WORK TO COMPLETE:
(A) Decide whether each statement agrees with the Zhang Ze biography below. For each, answer yes or no and quote the deciding words of the biography. (i) Zhang's first professional singles title came at an event in Mengzi City, China. (ii) Zhang lost to Richard Gasquet in the second round of the 2012 China Open. (iii) The 2014 Australian Open was Zhang's first grand slam tournament.
(B) Write the next part of the Zhang Ze biography below, starting after its last sentence.

PAGE:

==================================================

Zhang Ze (;  ; born July 4, 1990), is a Chinese male tennis player. 

Zhang's career highlights include reaching the quarterfinals of the 2012 China Open (defeating Richard Gasquet en route), playing the Australian Open main draw in two consecutive years (2014 and 2015), and teaming up with Roger Federer to play doubles at the 2013 Shanghai Rolex Masters.

Career
Zhang's early years were spent on the ITF Circuit throughout Asia. In February 2008, Zhang made his first appearance in the qualifying draw of an ATP Challenger tournament in Melbourne, defeating Mikal Statham (5–7, 7–5, 6–4). In the second round, Zhang lost to Nima Roshan (6–7(6–8), 1–6).

On 28 March 2010, Zhang won the first single's title of his professional career in an ITF Futures event in Mengzi City, China. He defeated Riccardo Ghedin (6–1, 6–4). Just under two months later, on 22 May, Zhang reached his first final on the Challenger Tour in Fergana, Uzbekistan, after entering as a qualifier. He lost to Evgeny Kirillov (6–3, 2–6, 6–2).

In 2010, Zhang became, for the first time in his career, Chinese champion in both singles and doubles of the QuanYunHui. He was selected to play for China’s Davis Cup team.

On 22 May 2011, exactly a year to the day of his first final on the Challenger Tour, Zhang won his second ITF single's title by defeating Lee Hsin-han (6–1, 6–0) in Guiyang, China.

He played the qualifying rounds at the 2012 Wimbledon, and the 2012 US Open, where he made it to the second round but lost.

In the 2012 China Open, Zhang defeated world No.14 Richard Gasquet 6–4, 3–6, 6–4 in the second round, before he lost to Florian Mayer on the following day.

In October 2013, Zhang teamed up with Roger Federer at the 2013 Shanghai Rolex Masters. They beat Kevin Anderson and Dmitry Tursunov, 6–2, 6–1. However, the pair were defeated in the second round.

In January 2014, Zhang qualified in men's singles for the 2014 Australian Open, his first grand slam tournament. In the first round he lost to world No. 33 and 31-seed Fernando Verdasco in four sets: 7–5, 3–6, 2–6, 3–6.

==================================================

[Lines from a spatial question set]
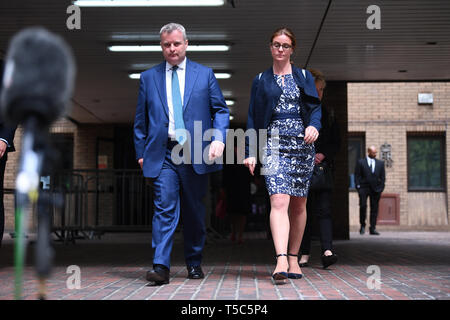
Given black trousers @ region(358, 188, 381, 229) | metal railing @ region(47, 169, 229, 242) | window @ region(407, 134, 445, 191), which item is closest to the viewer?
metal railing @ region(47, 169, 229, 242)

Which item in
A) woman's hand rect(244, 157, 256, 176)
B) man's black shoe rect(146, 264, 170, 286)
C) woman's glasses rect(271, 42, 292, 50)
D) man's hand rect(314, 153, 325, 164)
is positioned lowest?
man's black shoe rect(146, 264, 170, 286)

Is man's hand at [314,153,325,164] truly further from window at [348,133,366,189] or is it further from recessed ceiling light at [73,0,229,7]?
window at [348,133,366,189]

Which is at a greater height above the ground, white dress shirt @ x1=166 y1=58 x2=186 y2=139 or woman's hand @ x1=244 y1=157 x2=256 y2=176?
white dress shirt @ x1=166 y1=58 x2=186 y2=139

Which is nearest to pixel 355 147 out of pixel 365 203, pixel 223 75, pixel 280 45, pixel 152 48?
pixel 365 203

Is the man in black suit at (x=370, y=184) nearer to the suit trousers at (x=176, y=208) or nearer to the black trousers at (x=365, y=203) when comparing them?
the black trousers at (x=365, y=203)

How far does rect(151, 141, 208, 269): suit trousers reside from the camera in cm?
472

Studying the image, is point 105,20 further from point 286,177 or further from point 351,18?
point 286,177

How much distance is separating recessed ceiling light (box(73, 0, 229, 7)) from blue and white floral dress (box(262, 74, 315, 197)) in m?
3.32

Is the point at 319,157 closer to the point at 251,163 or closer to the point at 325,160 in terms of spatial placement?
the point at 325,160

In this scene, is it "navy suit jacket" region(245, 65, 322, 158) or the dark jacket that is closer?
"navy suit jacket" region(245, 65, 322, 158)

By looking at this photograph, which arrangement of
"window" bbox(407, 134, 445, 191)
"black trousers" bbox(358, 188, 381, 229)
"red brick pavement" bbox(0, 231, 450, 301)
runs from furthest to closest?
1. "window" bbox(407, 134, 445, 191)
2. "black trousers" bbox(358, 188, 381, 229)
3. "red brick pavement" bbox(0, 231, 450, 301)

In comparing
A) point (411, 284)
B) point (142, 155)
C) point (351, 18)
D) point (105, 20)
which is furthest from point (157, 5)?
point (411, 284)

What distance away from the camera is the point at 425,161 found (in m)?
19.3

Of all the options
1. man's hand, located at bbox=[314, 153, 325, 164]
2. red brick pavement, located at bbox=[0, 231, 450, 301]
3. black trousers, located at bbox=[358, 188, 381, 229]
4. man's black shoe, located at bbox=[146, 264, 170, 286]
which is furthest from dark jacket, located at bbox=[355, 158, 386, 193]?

==================================================

ANSWERS BELOW:
(A)
(i) Yes: "Zhang won the first single's title of his professional career in an ITF Futures event in Mengzi City, China."
(ii) No: "Zhang defeated world No.14 Richard Gasquet 6–4, 3–6, 6–4 in the second round"
(iii) Yes: "Zhang qualified in men's singles for the 2014 Australian Open, his first grand slam tournament."

(B)
In January 2015, 187-ranked Zhang earned one of eight wildcards to the 2015 Australian Open men's singles main draw. Zhang was the highest-ranked men's singles player from China at the time and was the only China representative in men's singles, men's doubles, and mixed doubles (male). In singles he lost in the first round to unseeded Australian two-time Grand Slam winner Lleyton Hewitt, ranked 87 in the world at the time, in four sets: 3–6, 6–1, 0–6, 4–6. In men's doubles, Zhang and partner Lee Hsin-han of Taiwan were given a wildcard to the main draw and faced number 2 seeds Julien Benneteau and Édouard Roger-Vasselin of France in the first round and lost in straight sets 1–6, 4–6. In mixed doubles, Zhang and partner Chang Kai-Chen of Taiwan were given a wildcard to the main draw and they advanced to the second round.

In October 2015, Zhang was one of three players to receive a wildcard into the main draw of the China Open. After upsetting Denis Istomin in the first round (6–3, 1–6, 6–3), Zhang was defeated by world No.1 and defending champion Novak Djokovic (6–2, 6–1), who went on to win the tournament for the sixth time. Despite a comfortable win for Djokovic, he heaped praise on the youngster, saying he has "Top 100 stuff."

Challenger and Futures finals

Singles: 26 (10–16)

Doubles: 36 (16–20)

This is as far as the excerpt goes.